Siegel is concerned that this issue isn’t getting much attention as overdose numbers rise. “I have bemoaned fact this has not gotten enough publicity as a cause for overdose,” he says, adding that I was the only journalist he’s heard from recently, despite dozens of articles being written on the “overdose epidemic.”
Siegel also points out that deaths that appear to be due to drug-mixing may really be linked to the way tolerance relies on a predictable sequence of drug effects. If a new drug is taken first or even simultaneously, the brain may not recognize the experience as one to which it has become tolerant—and the usual dose may become an overdose.
More research is needed to determine what types of environmental cues are most important for tolerance. But people at risk for overdose should be taught that if they take their usual dose in a different place, with different kinds of drugs, or in an extreme emotional state, their risk may be higher.
When Jeff was found dead, he was lying on lawn, near an apartment building. He’d been there for at least four hours—but because he was a young man, passersby probably assumed he was sleeping off a drunk night, homeless, or both.
“We don’t care about these people,” says Cullen, describing what she sees as callous indifference. “‘Oh no, it’s just another lazy homeless person.’”
And those hours that passed were precious: Opioid overdose kills slowly, by stopping the breathing process, and if help had come sooner, Jeff might have been saved with a shot of naloxone. But by the time someone finally noticed that he hadn’t moved for a long time and called 9-1-1, it was too late.
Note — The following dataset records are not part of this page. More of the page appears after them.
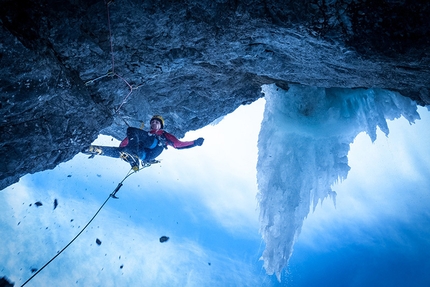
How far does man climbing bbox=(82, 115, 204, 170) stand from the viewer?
4959 mm

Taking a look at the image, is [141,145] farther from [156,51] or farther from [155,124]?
[156,51]

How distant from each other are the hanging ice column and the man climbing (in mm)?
3072

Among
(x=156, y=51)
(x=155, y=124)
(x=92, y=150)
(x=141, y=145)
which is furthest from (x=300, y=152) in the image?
(x=92, y=150)

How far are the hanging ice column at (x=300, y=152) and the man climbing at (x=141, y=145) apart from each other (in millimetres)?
3072

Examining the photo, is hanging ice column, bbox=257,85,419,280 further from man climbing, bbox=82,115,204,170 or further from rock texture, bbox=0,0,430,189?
man climbing, bbox=82,115,204,170

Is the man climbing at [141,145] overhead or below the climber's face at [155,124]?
below

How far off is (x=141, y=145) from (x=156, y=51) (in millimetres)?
2298

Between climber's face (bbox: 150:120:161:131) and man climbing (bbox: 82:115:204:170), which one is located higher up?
climber's face (bbox: 150:120:161:131)

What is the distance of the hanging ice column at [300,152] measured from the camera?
20.3 ft

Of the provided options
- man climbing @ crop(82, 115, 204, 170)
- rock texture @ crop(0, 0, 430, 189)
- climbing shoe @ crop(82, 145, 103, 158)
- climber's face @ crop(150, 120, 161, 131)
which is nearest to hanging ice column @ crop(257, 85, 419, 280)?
rock texture @ crop(0, 0, 430, 189)

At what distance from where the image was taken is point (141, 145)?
16.7 ft

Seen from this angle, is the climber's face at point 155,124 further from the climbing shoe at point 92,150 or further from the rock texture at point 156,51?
the climbing shoe at point 92,150

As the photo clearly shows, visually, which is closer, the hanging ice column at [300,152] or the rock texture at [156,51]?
the rock texture at [156,51]

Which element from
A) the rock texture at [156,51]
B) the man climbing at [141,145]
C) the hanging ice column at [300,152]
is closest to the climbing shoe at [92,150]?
the man climbing at [141,145]
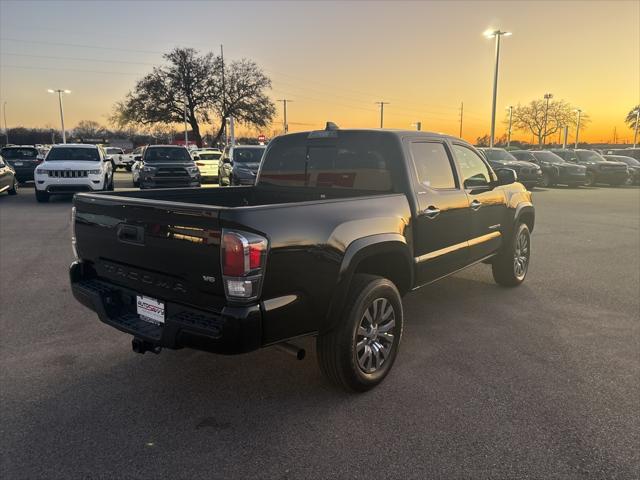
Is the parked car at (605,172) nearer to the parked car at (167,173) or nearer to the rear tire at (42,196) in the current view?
the parked car at (167,173)

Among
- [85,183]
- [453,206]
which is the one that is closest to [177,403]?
[453,206]

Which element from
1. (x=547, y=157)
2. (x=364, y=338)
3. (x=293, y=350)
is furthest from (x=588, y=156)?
(x=293, y=350)

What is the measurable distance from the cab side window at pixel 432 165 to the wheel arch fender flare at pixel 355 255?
0.73 meters

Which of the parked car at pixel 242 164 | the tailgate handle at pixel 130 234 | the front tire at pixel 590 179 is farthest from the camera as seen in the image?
the front tire at pixel 590 179

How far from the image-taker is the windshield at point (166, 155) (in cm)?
1722

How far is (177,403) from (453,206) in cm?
290

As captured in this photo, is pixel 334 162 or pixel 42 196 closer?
pixel 334 162

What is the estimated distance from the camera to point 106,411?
10.5 feet

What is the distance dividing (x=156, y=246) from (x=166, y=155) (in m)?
15.5

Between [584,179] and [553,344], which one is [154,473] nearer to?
[553,344]

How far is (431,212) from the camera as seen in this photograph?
163 inches

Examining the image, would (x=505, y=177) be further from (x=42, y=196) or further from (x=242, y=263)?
(x=42, y=196)

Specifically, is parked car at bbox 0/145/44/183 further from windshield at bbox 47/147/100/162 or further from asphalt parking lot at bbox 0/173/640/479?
asphalt parking lot at bbox 0/173/640/479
Ultimately, Cullen says that what killed her son is stigma: a failure to see drug users as human beings whose lives are worth saving.
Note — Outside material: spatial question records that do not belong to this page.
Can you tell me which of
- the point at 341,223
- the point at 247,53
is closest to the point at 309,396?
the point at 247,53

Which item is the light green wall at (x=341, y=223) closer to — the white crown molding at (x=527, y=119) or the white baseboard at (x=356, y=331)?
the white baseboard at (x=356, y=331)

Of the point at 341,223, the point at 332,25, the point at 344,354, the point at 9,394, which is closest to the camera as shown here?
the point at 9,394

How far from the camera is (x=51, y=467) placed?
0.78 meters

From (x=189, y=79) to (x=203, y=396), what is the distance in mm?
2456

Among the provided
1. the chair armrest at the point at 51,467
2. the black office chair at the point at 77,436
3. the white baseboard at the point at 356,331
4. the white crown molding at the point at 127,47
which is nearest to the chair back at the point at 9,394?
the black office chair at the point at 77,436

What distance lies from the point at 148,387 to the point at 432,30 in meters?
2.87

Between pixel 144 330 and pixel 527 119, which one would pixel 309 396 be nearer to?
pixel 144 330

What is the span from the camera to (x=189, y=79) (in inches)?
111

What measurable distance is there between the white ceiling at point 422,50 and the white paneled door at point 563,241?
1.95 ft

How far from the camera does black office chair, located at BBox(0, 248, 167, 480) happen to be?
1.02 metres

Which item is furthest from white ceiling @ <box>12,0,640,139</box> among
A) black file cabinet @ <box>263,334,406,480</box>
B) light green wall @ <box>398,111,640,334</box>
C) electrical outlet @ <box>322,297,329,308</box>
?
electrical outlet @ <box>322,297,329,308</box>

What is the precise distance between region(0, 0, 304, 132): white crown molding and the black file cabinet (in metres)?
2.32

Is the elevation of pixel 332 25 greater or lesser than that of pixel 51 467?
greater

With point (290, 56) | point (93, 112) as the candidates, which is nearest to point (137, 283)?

Cullen doesn’t blame the drug dealer who sold Jeff the stuff, knowing that users tend to sell to keep themselves supplied and that Jeff could have just as easily been the seller, not the one who died. “If your kid has been using for long enough, they probably dealt,” she says.
But she does blame the apathy of those who saw her son and did nothing, along with the treatment system, which is frequently punitive and often fails to accept medical evidence. And she blames American drug policy for treating a health condition like a crime and failing even to coordinate treatment and punishment.
Ultimately, what kills overdose victims is stigma: a failure to see drug users as human beings whose lives are worth saving. Every overdose victim is someone’s child—and may also be a spouse, sibling or parent. Every victim is a person, who can make a contribution, when given the right opportunities. But there is no recovery from death—and we can do much better at preventing overdose and addiction from killing.